Republicans said they planned to make Democrats pay a political price
for voting against the bill financing veterans’ programs.
“In what can only be described as a disgraceful partisan maneuver, just
after most of them voted for a government shutdown, House Democrats have
now chosen to turn their backs on America’s veterans,” Representative
Steve Scalise of Louisiana said after 164 Democrats voted against the
veterans bill, just enough to keep it from passing.
All three measures won significant support but still failed because of
the two-thirds rule. The veterans bill, which would finance veterans’

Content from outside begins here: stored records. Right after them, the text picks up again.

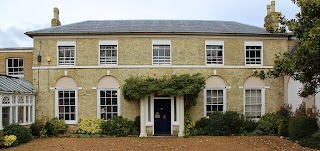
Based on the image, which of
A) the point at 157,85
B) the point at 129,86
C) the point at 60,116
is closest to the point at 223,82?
the point at 157,85

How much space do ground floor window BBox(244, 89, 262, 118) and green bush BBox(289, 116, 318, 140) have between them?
182 inches

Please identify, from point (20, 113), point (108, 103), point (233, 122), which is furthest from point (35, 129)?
point (233, 122)

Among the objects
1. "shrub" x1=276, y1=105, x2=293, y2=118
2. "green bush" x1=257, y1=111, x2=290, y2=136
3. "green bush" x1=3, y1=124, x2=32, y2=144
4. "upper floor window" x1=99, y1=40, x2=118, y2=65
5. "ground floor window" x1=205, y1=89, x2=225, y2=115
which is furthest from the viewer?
"ground floor window" x1=205, y1=89, x2=225, y2=115

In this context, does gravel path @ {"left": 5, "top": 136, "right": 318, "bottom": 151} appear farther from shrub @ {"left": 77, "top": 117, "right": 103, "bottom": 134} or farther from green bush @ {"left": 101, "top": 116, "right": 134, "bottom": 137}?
shrub @ {"left": 77, "top": 117, "right": 103, "bottom": 134}

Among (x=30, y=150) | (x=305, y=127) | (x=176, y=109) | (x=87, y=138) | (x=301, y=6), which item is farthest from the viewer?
(x=176, y=109)

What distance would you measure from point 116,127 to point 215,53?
782cm

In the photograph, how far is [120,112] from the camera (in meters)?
23.2

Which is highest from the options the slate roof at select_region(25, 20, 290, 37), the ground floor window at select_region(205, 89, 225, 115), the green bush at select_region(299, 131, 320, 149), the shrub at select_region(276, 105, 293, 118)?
the slate roof at select_region(25, 20, 290, 37)

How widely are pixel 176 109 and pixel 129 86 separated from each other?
3.25 m

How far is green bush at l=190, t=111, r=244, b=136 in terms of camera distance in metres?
21.7

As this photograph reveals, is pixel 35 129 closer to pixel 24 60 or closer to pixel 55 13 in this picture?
pixel 24 60

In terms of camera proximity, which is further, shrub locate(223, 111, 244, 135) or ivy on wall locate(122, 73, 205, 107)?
shrub locate(223, 111, 244, 135)

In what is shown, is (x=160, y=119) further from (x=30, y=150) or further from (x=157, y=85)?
(x=30, y=150)

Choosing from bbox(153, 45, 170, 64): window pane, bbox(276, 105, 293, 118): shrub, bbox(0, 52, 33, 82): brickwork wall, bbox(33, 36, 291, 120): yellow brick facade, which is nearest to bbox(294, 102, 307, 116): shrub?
bbox(276, 105, 293, 118): shrub
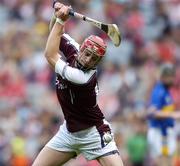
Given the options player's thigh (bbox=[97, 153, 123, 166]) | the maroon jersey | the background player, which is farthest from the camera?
the background player

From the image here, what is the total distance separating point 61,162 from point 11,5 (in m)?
10.4

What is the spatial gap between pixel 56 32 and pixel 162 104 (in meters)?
4.71

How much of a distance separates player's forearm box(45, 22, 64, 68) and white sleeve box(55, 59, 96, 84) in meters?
0.08

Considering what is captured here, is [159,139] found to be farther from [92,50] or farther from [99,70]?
[92,50]

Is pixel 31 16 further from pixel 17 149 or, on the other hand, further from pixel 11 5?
pixel 17 149

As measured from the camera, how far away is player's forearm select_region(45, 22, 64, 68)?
30.9 ft

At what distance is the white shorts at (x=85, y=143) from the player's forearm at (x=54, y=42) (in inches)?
36.0

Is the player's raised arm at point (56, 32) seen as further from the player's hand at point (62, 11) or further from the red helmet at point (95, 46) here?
the red helmet at point (95, 46)

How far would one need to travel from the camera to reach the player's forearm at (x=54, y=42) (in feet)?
30.9

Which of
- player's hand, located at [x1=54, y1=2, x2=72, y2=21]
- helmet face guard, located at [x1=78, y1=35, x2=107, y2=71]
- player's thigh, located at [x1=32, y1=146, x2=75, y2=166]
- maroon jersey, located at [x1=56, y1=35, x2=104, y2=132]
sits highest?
player's hand, located at [x1=54, y1=2, x2=72, y2=21]

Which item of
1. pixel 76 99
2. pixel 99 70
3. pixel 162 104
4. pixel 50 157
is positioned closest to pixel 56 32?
pixel 76 99

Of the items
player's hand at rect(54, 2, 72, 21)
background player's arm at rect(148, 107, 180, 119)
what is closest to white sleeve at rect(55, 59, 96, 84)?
player's hand at rect(54, 2, 72, 21)

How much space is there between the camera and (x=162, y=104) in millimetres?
13828

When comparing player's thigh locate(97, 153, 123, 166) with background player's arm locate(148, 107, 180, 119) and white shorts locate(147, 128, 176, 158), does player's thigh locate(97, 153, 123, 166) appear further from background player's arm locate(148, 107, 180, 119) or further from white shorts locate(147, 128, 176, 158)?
white shorts locate(147, 128, 176, 158)
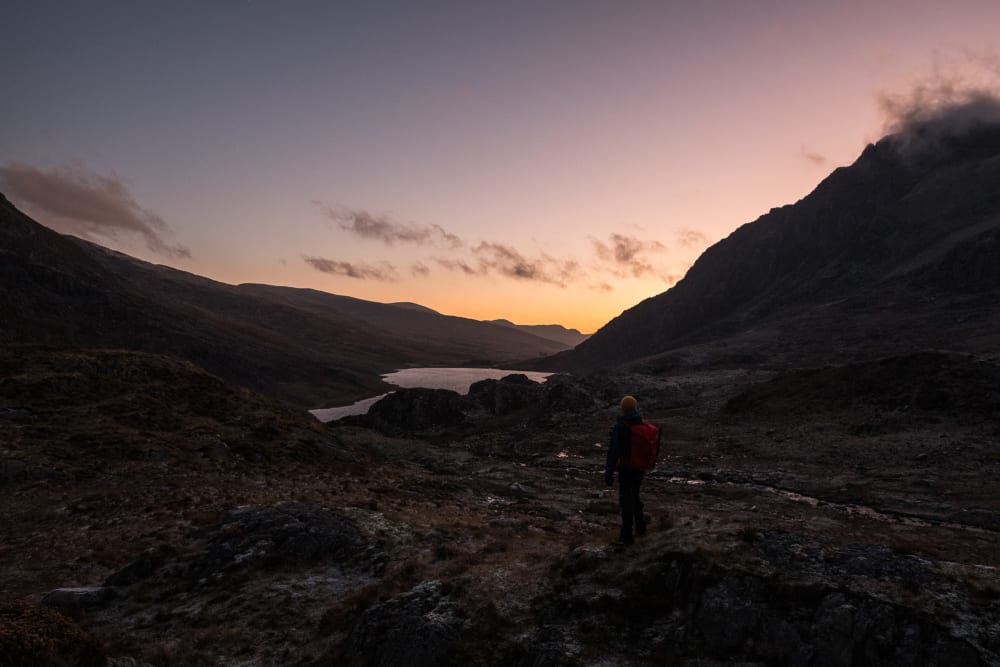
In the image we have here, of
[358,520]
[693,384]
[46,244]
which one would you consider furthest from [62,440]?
[46,244]

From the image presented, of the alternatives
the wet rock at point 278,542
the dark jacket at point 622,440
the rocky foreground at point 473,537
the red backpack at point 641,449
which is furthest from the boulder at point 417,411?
the red backpack at point 641,449

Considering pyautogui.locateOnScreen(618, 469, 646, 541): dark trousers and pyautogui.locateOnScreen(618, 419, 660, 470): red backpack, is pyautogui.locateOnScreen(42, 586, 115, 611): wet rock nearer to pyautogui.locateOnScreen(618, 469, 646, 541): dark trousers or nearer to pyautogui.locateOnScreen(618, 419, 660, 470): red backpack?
pyautogui.locateOnScreen(618, 469, 646, 541): dark trousers

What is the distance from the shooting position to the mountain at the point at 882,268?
104 meters

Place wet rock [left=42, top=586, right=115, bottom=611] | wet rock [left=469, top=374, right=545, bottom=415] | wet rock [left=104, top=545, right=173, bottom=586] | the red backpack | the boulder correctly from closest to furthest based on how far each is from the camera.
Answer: the red backpack → wet rock [left=42, top=586, right=115, bottom=611] → wet rock [left=104, top=545, right=173, bottom=586] → the boulder → wet rock [left=469, top=374, right=545, bottom=415]

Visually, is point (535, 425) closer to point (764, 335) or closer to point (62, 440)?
point (62, 440)

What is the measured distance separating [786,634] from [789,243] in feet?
701

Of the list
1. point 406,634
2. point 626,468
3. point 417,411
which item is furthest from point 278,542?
point 417,411

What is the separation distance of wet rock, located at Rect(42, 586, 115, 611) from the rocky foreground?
6 cm

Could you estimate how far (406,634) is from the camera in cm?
1021

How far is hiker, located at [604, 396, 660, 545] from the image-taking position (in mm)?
12445

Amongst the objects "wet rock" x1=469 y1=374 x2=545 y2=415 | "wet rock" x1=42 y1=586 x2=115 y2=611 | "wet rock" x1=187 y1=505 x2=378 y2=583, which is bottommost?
"wet rock" x1=42 y1=586 x2=115 y2=611

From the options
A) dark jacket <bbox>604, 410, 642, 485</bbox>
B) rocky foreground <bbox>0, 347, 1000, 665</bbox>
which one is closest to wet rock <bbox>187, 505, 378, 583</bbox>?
rocky foreground <bbox>0, 347, 1000, 665</bbox>

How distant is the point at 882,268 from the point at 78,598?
177355mm

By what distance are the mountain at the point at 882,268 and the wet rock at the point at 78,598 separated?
102 meters
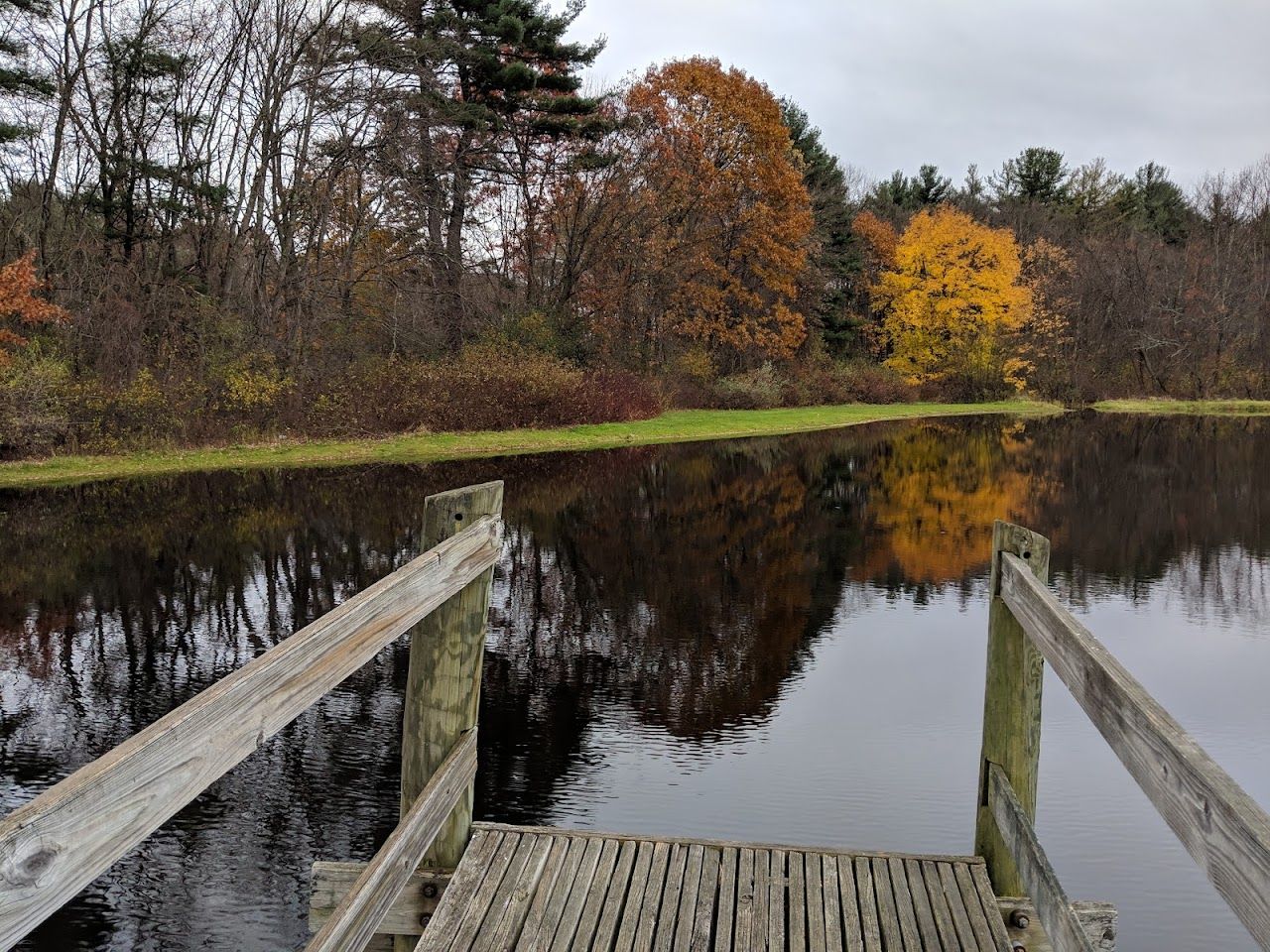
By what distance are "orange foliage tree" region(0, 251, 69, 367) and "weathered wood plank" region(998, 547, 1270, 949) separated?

disability payments, education benefits, job training and home loans,
failed 264-183.
Another bill to reopen national parks, the Smithsonian and the National
Gallery of Art in Washington, and the United States Holocaust Museum,
failed 252-176. And a bill to help the District of Columbia provide
services fell 265-163.
Democrats say they will not negotiate any changes to the health care
law, nor will they reopen the government piece by piece. To do so, they
said, would only encourage Republican brinkmanship.
While some Republicans are ready to cave in, the House’s most ardent
conservatives said they could win the battle for public opinion and,
eventually, the war over the health care law, whose insurance exchanges
opened for enrollment on Tuesday.
“I’m optimistic,” said Representative Tim Huelskamp, Republican of
Kansas. “At the end of the day, the American people usually get their
way.”
To many Senate Republicans, the House conservatives’ position has become
mystifying. In a meeting of Senate Republicans, Senator Lamar Alexander
of Tennessee rose to ask how the party would respond if it controlled
the White House and the Senate and a Democratic House insisted it would
not finance the government unless Washington rolled back laws hampering
unions.
Added Senator Richard M. Burr, Republican of North Carolina: “All the cards are held on one side of this.”